Login per Mikrofon Mithören soll Computer sicherer machen

Nur mit dem richtigen Sound geht es ins Onlinekonto: Schweizer Forscher haben eine Software entwickelt, die Geräusche nutzt, um einen Benutzer zu bestätigen. Leider lässt sich auch dieses System austricksen.

Lautsprechertürme: Eine neue Software soll den Nutzer am Klang erkennen
DPA

Lautsprechertürme: Eine neue Software soll den Nutzer am Klang erkennen


Gute Passwörter sind gut. Wem aber Sicherheit wirklich wichtig ist, der verlässt sich beim Einloggen lieber auf einen zusätzlichen Schutz, die sogenannte Zwei-Faktor-Authentifizierung. Systeme, die dieses Prinzip nutzen, geben sich nicht mit einem Passwort zufrieden, bevor sie beispielsweise ein E-Mail-Konto freischalten.
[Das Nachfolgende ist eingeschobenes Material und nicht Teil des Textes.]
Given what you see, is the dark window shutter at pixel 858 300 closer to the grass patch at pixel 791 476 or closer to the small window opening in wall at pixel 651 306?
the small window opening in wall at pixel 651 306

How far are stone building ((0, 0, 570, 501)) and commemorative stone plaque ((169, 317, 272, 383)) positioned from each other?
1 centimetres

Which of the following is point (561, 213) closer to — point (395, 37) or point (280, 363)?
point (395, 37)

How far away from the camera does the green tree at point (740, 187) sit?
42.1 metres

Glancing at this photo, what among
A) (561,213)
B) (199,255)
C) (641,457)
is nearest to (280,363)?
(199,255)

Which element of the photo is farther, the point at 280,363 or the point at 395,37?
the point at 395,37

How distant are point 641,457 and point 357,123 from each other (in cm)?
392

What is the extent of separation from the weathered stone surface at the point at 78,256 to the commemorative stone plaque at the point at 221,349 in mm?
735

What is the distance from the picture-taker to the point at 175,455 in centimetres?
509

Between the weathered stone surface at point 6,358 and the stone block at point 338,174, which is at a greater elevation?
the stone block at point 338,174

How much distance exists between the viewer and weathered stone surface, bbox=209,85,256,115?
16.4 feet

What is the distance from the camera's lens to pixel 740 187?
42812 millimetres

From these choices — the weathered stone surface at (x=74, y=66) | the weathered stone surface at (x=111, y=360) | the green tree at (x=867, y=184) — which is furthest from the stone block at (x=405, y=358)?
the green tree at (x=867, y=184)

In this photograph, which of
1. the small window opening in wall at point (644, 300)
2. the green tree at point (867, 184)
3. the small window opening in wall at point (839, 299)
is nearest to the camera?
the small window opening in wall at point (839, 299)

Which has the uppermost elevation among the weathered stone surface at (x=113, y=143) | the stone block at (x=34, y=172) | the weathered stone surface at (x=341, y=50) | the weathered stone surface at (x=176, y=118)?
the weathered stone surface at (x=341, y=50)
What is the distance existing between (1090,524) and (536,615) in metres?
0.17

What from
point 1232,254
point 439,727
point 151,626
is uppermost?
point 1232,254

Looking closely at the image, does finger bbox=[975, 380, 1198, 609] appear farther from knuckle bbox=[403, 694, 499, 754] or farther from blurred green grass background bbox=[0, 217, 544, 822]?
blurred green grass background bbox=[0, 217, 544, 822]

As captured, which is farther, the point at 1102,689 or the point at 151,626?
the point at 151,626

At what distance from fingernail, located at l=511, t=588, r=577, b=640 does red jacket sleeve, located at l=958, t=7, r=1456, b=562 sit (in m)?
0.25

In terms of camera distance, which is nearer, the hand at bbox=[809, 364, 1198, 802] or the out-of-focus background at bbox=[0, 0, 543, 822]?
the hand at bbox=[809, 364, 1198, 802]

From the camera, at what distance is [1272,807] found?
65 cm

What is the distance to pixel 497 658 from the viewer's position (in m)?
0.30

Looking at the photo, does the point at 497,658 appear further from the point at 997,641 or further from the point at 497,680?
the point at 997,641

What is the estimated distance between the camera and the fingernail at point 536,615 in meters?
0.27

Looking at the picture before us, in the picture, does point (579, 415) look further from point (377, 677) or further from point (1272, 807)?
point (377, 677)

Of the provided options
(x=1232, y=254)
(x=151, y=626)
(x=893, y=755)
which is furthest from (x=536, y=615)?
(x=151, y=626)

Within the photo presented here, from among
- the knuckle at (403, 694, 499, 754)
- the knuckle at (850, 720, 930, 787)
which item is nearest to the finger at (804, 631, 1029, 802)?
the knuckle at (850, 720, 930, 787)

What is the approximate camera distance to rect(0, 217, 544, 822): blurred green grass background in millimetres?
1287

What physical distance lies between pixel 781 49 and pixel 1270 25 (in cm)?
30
Stattdessen schicken sie etwa einen einmalig verwendbaren Sicherheitscode an das Handy des Nutzers. Nur wenn auch dieser Code korrekt eingegeben wird, wird der Zugang zum Konto gewährt.
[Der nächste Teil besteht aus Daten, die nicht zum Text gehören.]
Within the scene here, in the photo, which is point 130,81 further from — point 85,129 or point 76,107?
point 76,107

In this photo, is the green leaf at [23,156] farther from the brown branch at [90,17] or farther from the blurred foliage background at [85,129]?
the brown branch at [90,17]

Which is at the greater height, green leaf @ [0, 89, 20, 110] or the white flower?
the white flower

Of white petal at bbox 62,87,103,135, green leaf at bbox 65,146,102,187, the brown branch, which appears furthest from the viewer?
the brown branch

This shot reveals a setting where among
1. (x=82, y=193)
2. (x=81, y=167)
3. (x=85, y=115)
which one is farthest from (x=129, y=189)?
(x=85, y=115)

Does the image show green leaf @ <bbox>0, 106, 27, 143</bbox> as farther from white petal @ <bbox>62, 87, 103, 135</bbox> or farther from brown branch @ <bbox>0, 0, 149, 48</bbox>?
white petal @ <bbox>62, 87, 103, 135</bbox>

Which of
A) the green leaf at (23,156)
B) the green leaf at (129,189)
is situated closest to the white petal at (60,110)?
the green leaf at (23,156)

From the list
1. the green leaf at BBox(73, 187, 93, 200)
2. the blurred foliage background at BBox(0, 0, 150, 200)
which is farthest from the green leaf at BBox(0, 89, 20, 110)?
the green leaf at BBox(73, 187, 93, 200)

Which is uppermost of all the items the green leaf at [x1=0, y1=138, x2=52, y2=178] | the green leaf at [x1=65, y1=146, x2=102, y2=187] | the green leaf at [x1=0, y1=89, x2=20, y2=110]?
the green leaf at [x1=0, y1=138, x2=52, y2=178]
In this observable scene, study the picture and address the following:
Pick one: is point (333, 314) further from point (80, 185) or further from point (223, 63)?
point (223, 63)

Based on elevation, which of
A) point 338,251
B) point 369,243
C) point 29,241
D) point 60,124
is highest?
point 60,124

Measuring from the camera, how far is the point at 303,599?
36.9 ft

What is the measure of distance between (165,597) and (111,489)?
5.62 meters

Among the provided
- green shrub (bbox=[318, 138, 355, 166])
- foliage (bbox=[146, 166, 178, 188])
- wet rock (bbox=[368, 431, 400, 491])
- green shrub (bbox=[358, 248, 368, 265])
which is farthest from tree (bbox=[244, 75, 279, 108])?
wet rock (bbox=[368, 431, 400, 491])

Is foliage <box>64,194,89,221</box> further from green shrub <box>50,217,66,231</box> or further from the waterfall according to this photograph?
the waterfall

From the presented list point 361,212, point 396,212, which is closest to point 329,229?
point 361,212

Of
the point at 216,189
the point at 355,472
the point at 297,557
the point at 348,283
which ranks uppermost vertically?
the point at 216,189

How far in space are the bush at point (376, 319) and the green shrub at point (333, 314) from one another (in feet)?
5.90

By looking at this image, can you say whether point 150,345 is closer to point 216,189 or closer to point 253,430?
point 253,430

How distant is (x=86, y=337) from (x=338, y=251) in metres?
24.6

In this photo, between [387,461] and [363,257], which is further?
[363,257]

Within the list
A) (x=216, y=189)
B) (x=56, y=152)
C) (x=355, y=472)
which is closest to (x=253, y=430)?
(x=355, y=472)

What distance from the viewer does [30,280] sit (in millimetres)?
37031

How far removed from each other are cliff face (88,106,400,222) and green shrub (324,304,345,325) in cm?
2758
Das Handy des Anwenders dient also als zusätzlicher Schutzmechanismus. Nur wer das Passwort kennt und auch noch das passende Gerät zur Hand hat, wird eingelassen.

Viele Onlinefirmen bieten solche Systeme an, um die Konten ihrer Kunden vor Missbrauch zu schützen. Microsoft, Google und Apple beispielsweise, aber auch Facebook, Dropbox und viele andere. Die Sicherheit wird dadurch deutlich erhöht, doch der Komfort leidet. Man muss zum Beispiel immer erst auf die Zusendung des Zugangscodes warten: Steckt man in einem Funkloch, hat man ein Problem.
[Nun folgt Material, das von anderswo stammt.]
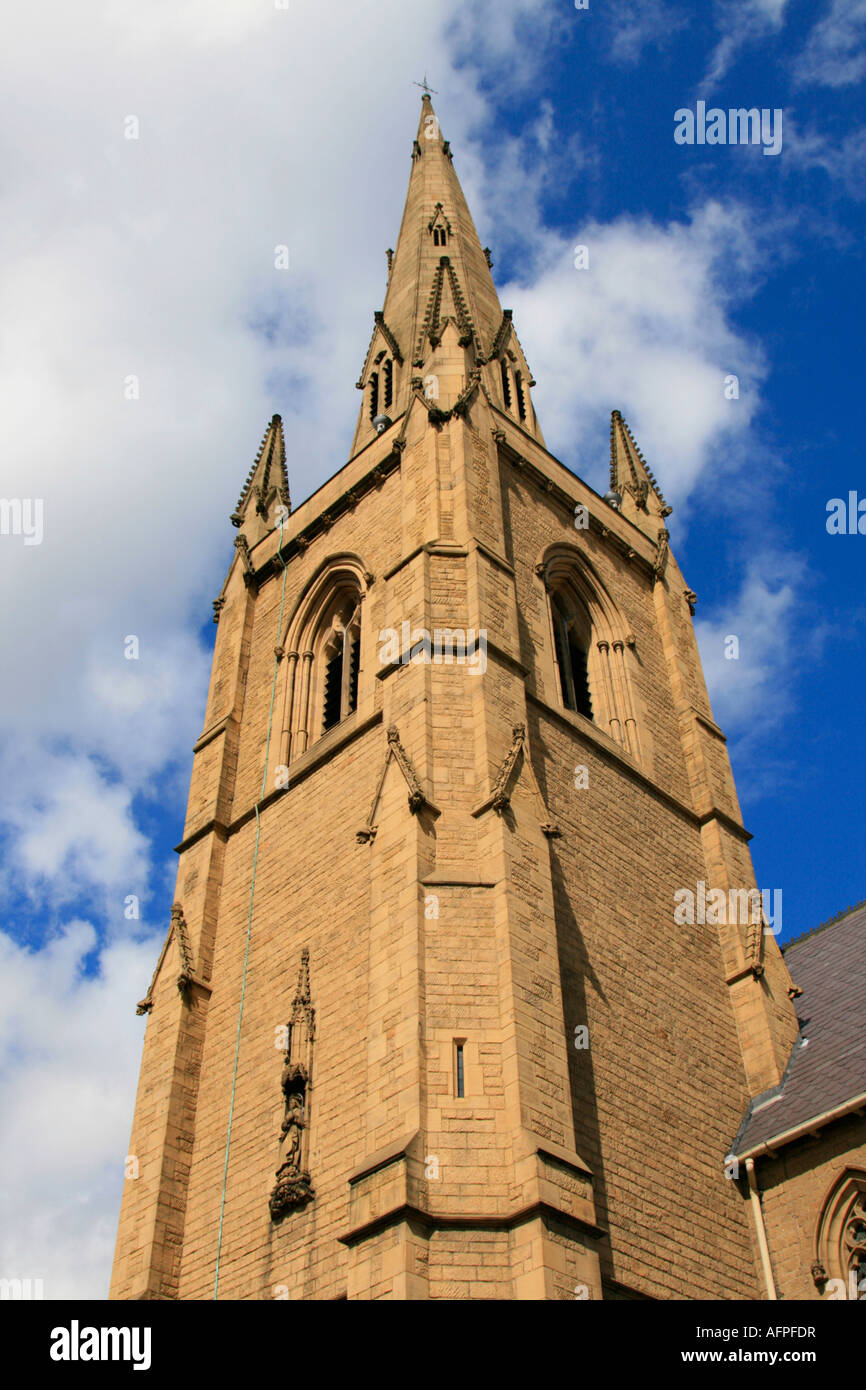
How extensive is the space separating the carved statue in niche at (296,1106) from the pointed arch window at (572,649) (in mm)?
6603

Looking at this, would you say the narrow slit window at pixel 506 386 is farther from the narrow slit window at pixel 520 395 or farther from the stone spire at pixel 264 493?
the stone spire at pixel 264 493

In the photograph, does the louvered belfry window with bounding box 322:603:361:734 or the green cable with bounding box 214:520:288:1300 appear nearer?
the green cable with bounding box 214:520:288:1300

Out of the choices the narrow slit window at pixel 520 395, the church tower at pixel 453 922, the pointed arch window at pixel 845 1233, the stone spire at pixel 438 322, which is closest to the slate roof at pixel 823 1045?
the church tower at pixel 453 922

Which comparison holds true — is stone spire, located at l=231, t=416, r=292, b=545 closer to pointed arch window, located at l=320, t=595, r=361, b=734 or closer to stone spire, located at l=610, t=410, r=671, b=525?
pointed arch window, located at l=320, t=595, r=361, b=734

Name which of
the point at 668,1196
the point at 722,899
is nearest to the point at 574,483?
the point at 722,899

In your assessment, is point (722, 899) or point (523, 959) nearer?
point (523, 959)

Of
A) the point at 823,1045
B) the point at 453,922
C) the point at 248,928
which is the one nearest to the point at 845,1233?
the point at 823,1045

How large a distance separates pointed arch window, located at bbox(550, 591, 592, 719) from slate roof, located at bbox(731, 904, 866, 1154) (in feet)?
18.0

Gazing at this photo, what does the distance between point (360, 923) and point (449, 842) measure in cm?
196

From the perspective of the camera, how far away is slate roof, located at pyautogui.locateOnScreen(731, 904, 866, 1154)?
50.1 feet

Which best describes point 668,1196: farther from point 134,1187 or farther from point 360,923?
point 134,1187

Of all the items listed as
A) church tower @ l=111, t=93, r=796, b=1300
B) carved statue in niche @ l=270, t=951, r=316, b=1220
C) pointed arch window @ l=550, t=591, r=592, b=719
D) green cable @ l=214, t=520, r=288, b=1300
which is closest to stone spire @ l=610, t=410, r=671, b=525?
church tower @ l=111, t=93, r=796, b=1300

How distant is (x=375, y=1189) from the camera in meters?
11.2

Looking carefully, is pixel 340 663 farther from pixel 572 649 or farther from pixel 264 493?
pixel 264 493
Die Klangkulisse muss stimmen

Schweizer Forscher vom Institute of Information Security an der ETH Zürich wollen die Zwei-Faktor-Technik nun leichter bedienbar und schneller machen. Auf dem Usenix Security Symposium in Washington haben sie Sound-Proof vorgestellt, ein System, das Umgebungsgeräusche als zweites Identifizierungsmerkmal auswertet.

Die Funktionsweise ist denkbar einfach: Nachdem man auf seinem Computer das Passwort für eine Webseite eingegeben hat, startet auf dem Smartphone automatisch eine Sound-Proof-App. Zeitgleich werden dann die Mikrofone von PC und Handy aktiviert. Beide Geräte zeichnen die Umgebungsgeräusche auf.

Stimmt die Klangkulisse beider Geräte überein, geht das System davon aus, dass der Nutzer und sein Handy sich im selben Raum befinden, der Anwender also zugriffsberechtigt ist.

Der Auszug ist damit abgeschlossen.